WHAT IS REQUIRED
Below, find the line containing "cum se face"; from there to the final line, print every line exactly and skip the pictures.

Data records
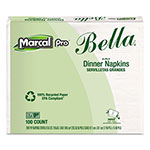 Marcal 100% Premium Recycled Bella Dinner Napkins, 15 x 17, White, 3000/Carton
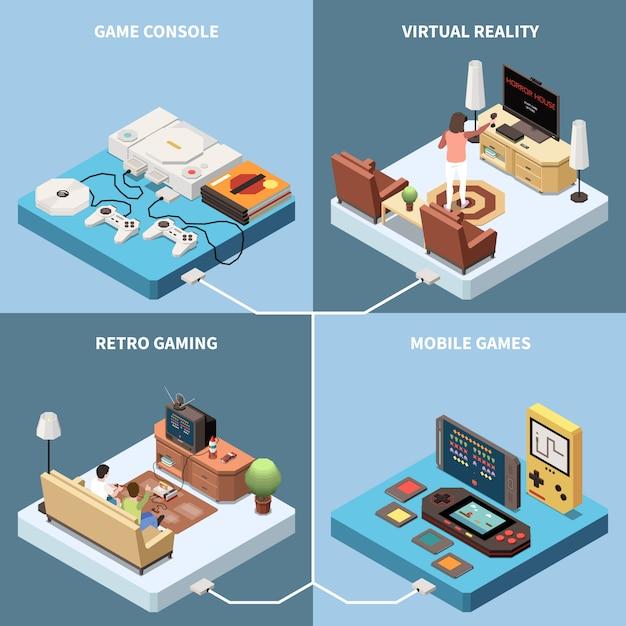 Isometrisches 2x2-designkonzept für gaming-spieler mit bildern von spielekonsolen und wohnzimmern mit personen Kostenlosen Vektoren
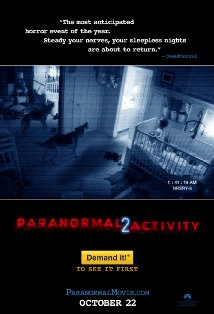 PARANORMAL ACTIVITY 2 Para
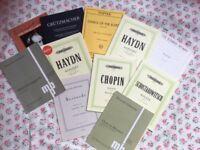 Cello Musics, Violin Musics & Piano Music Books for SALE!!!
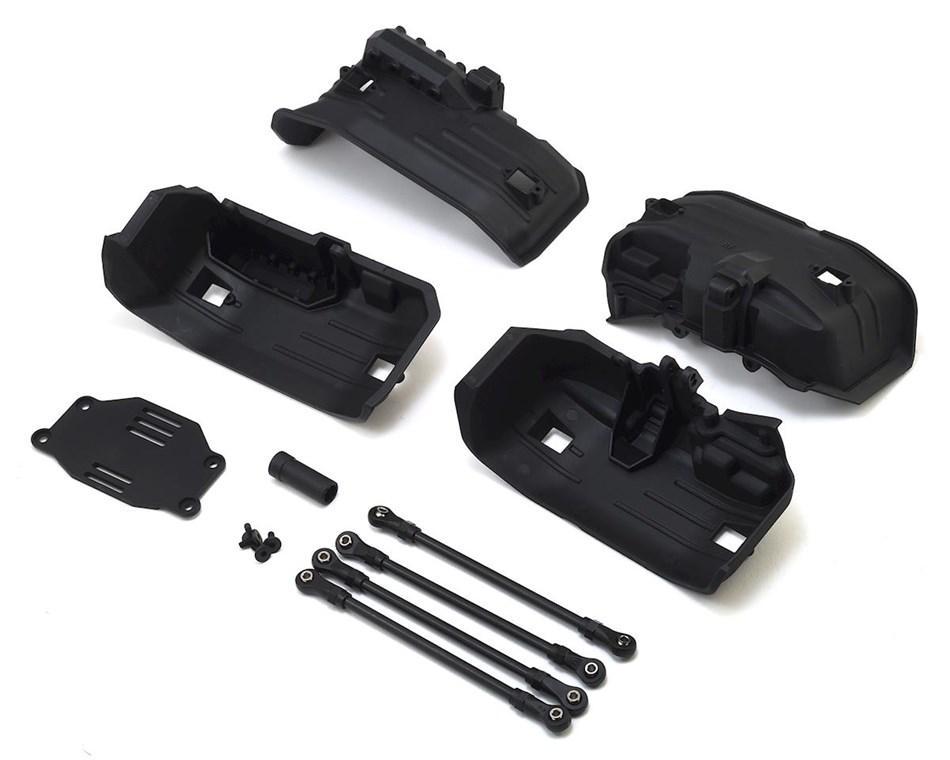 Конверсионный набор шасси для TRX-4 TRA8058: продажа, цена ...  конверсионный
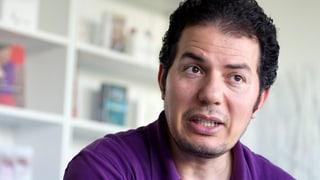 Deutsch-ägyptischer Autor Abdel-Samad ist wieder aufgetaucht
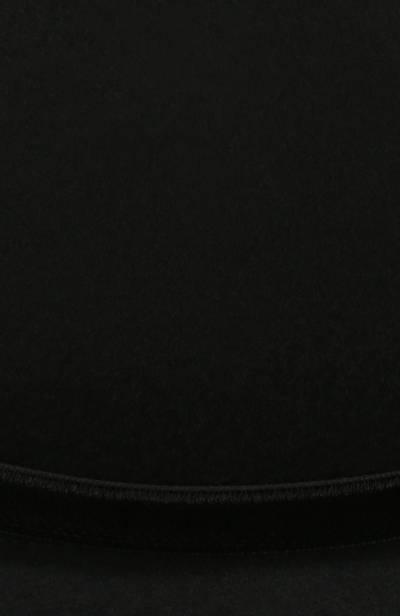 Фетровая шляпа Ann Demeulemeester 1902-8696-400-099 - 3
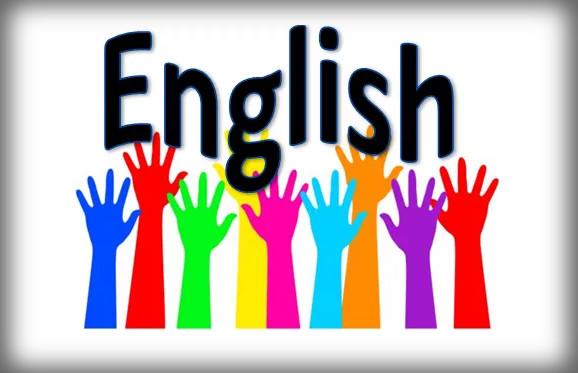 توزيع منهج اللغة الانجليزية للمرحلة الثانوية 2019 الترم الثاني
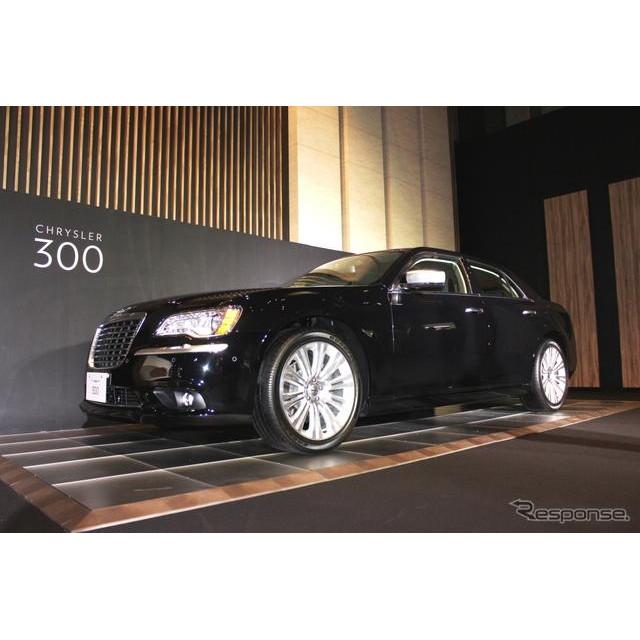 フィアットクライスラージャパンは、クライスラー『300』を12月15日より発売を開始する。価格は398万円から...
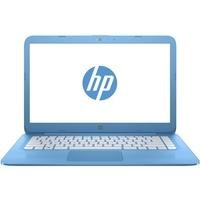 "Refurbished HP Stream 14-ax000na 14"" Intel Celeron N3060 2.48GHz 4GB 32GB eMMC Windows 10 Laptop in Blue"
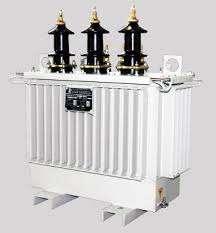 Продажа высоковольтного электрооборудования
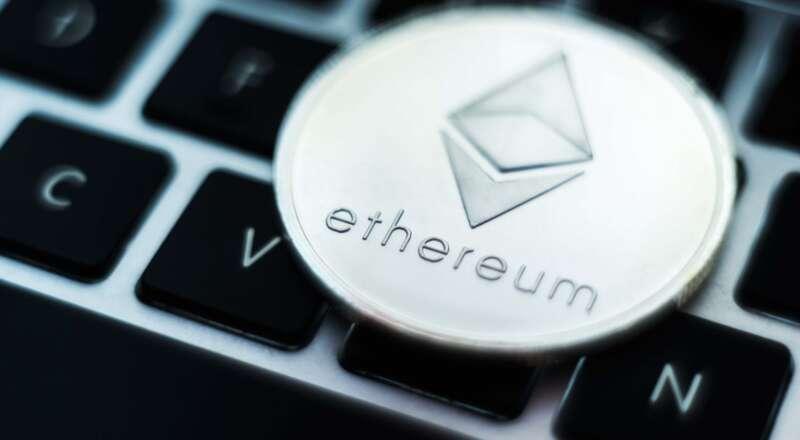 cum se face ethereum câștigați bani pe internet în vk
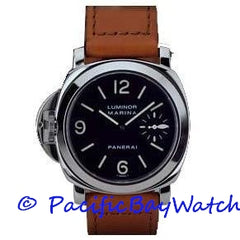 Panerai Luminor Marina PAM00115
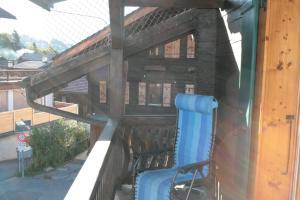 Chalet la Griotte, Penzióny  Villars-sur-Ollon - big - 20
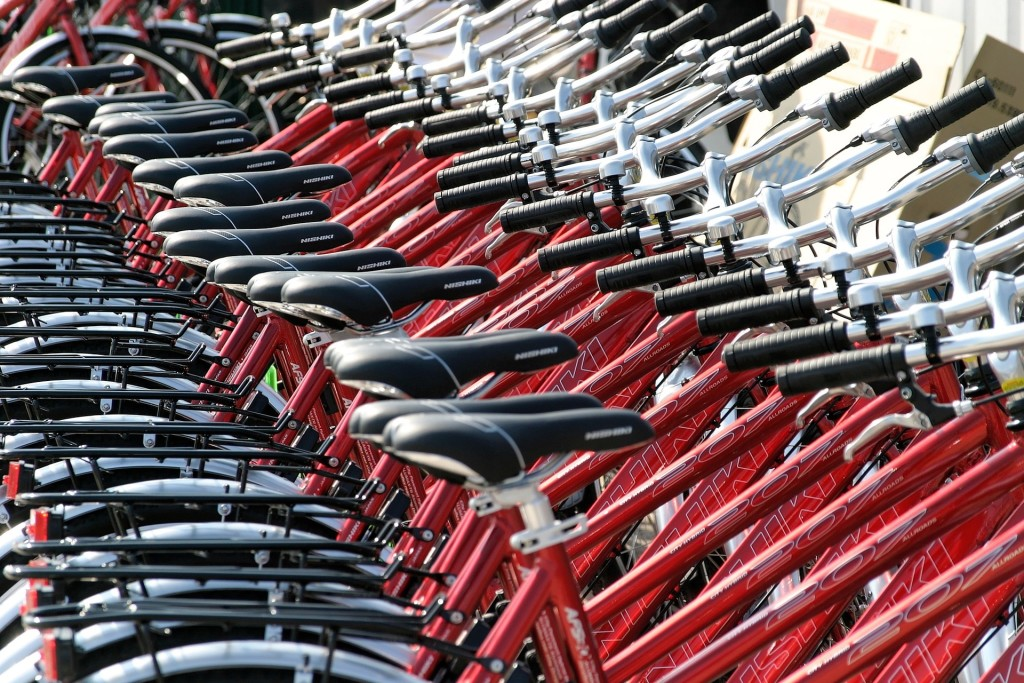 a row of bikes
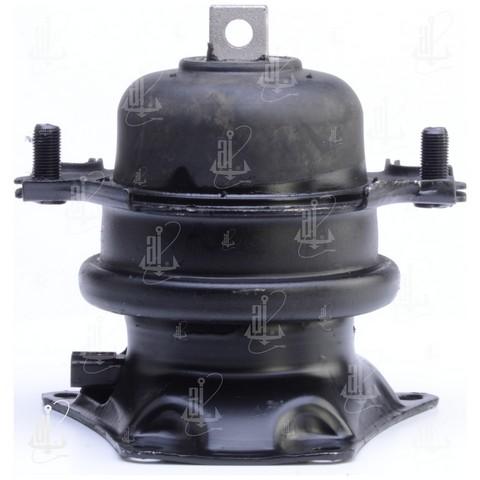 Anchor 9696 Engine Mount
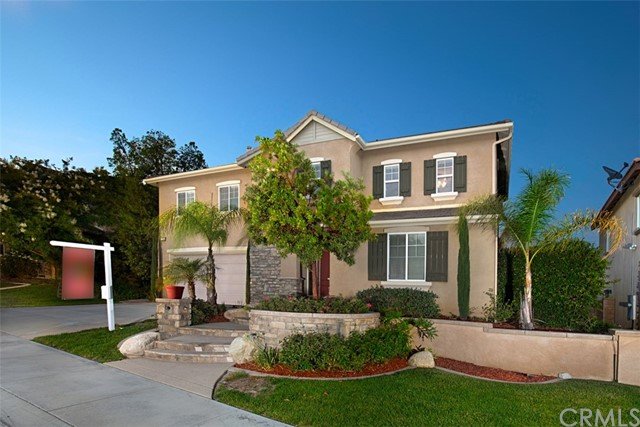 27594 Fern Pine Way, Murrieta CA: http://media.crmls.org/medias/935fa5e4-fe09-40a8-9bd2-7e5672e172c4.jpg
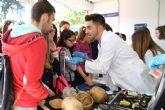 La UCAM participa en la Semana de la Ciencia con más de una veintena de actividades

ANSWER FOR THE TASK
 cum se face ethereum câștigați bani pe internet în vk
 Panerai Luminor Marina PAM00115
 Chalet la Griotte, Penzióny  Villars-sur-Ollon - big - 20
 a row of bikes
 Anchor 9696 Engine Mount
 27594 Fern Pine Way, Murrieta CA: http://media.crmls.org/medias/935fa5e4-fe09-40a8-9bd2-7e5672e172c4.jpg
 La UCAM participa en la Semana de la Ciencia con más de una veintena de actividades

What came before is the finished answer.